:: Text excerpt
So, I think, what the hell. I'll email him and see if anything comes of it. He responds promptly. His email is spectacular. It's also adorable, smart, funny and well written which, in the world of internet dating, is the fucking holy grail. He SAID things about his life and made OBSERVATIONS about the world. He related a few funny stories and conveyed a positive outlook on dating in general. So, I responded in kind, telling him about some strange and funny things that happened to me this weekend and giving a bit more information about me. He responded AGAIN with an even longer email which asked really great questions about me and my profile and told me that my dog is "cute as hell."

Now, anyone who knows me will tell you that Corby, my beagle, is the gatekeeper to my heart. If Corby doesn't like you, you're not getting anywhere. So, the fact that he brought up the dog unprompted and said he was really really cute was a big deal.

So everything is great! Right? Maybe.

Here's the thing with the email. Many men who are able to email in this way are totally different people when you meet them. As if they only create a personality in writing and otherwise don't have much of one whatsoever. It's always a huge disappointment because you get so excited about the possibility of this person being really great and then your hopes are completely squashed by the void left when their keyboard is taken from them.

However....

He's already proposed a date. HUGE. Some guys don't ask you out for ages.

Also....

He made two suggestions for the date. GIGANTIC. Most guys just ask "well, what do YOU want to do" rather than actually putting some thought into the matter.

Furthermore...

His suggestions were GOOD! His first was dinner/drinks/midnight movie at the Music Box which is... wait for it... ALIENS. Hilarious! His second suggestion was seeing the new exhibit at the MCA which is one of my favorite places in the entire city. I got all tingly just reading these suggestions.


So then my excitement shut down. This happens occasionally when my subconscious is trying to protect me from something that may or may not be (in this case, a guy who seems great in email but could be a big nothing) and becomes a bit overactive in times of breakup. So, I'm going to keep emailing with the graphic designer and see how it goes. I'm going to try to stay excited and not let my current, somewhat wounded state get in my way. I'm gonna pick up those Sex and the City colored glasses and move on.... which is just what the Girls would do.
::::
:: Dataset section
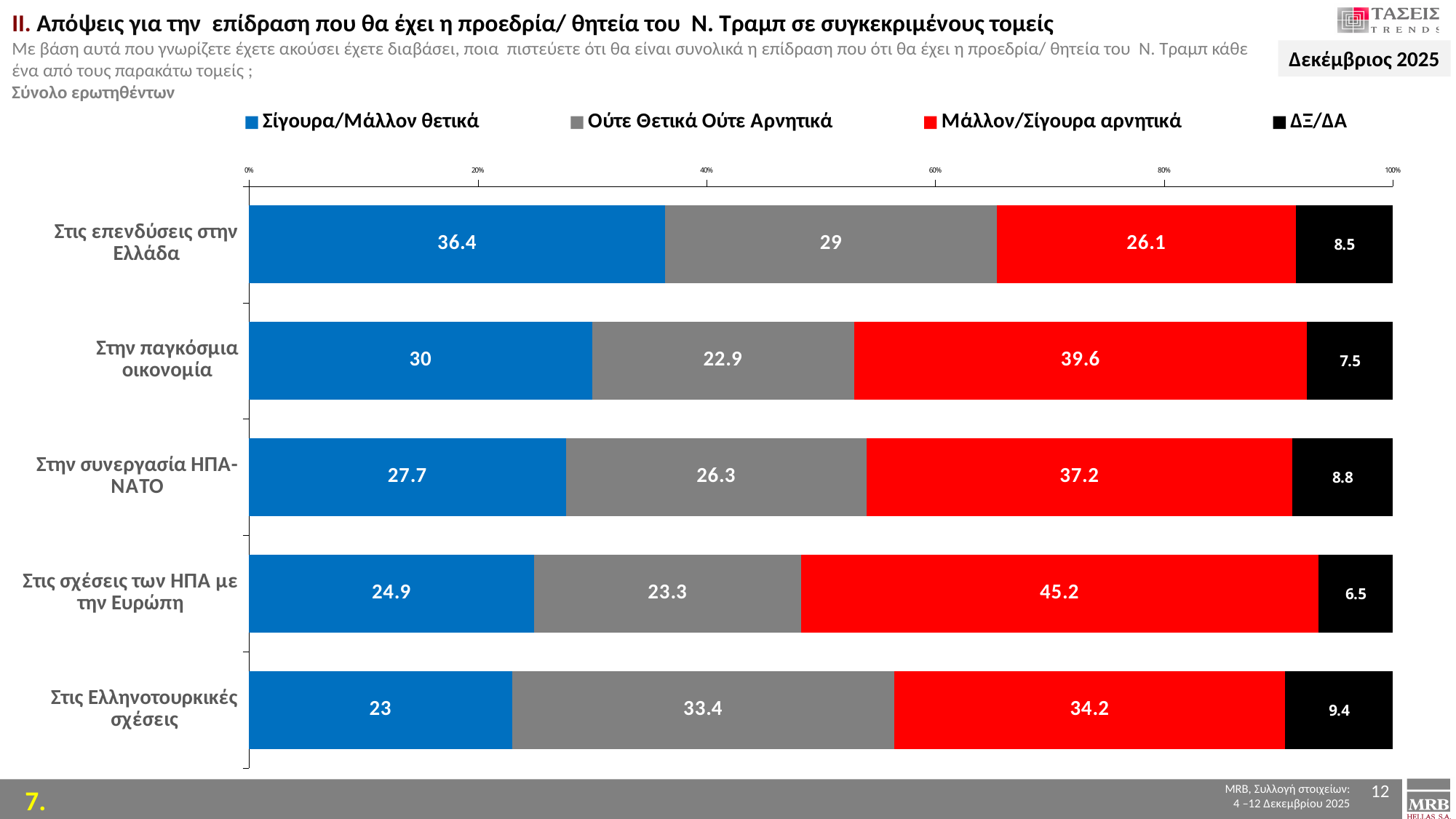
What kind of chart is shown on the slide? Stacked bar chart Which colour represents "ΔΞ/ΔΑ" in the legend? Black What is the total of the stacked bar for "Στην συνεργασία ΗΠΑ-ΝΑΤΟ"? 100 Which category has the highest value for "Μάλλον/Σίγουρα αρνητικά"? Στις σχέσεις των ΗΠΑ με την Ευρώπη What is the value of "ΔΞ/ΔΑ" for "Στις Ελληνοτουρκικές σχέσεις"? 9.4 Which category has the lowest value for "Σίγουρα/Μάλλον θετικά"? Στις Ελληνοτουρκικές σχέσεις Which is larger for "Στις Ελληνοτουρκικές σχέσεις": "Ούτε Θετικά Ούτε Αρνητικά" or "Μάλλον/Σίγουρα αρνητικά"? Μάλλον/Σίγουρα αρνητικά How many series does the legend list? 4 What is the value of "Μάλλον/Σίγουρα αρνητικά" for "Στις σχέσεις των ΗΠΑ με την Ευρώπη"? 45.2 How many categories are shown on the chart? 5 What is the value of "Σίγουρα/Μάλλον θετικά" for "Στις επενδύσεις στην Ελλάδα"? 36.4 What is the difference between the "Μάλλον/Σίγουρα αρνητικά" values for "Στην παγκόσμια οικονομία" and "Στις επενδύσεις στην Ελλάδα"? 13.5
::::
** Your tasks **
a) According to the online dating excerpt, why was it significant that the man mentioned the writer's dog? Answer in one to three sentences.
b) Decide whether each statement agrees with the online dating excerpt, answering yes or no and quoting the deciding words: (i) The man was slow to answer the writer's first email. (ii) One of his date suggestions was the new exhibit at the MCA. (iii) The midnight movie he proposed was ALIENS.
c) Answer these questions from the online dating excerpt:
(i) What is the name of the writer's dog, and what breed is it?
(ii) Where would the proposed midnight movie be shown?
(iii) What do most men ask instead of making date suggestions, according to the writer?

** Answers by task **
a) The writer's beagle, Corby, is "the gatekeeper to my heart," and anyone Corby does not like is "not getting anywhere." So it mattered that the man raised the dog without being prompted and called him "cute as hell."

b)
(i) No: "He responds promptly."
(ii) Yes: "His second suggestion was seeing the new exhibit at the MCA"
(iii) Yes: "midnight movie at the Music Box which is... wait for it... ALIENS."

c)
(i) Corby, a beagle.
(ii) At the Music Box.
(iii) "well, what do YOU want to do"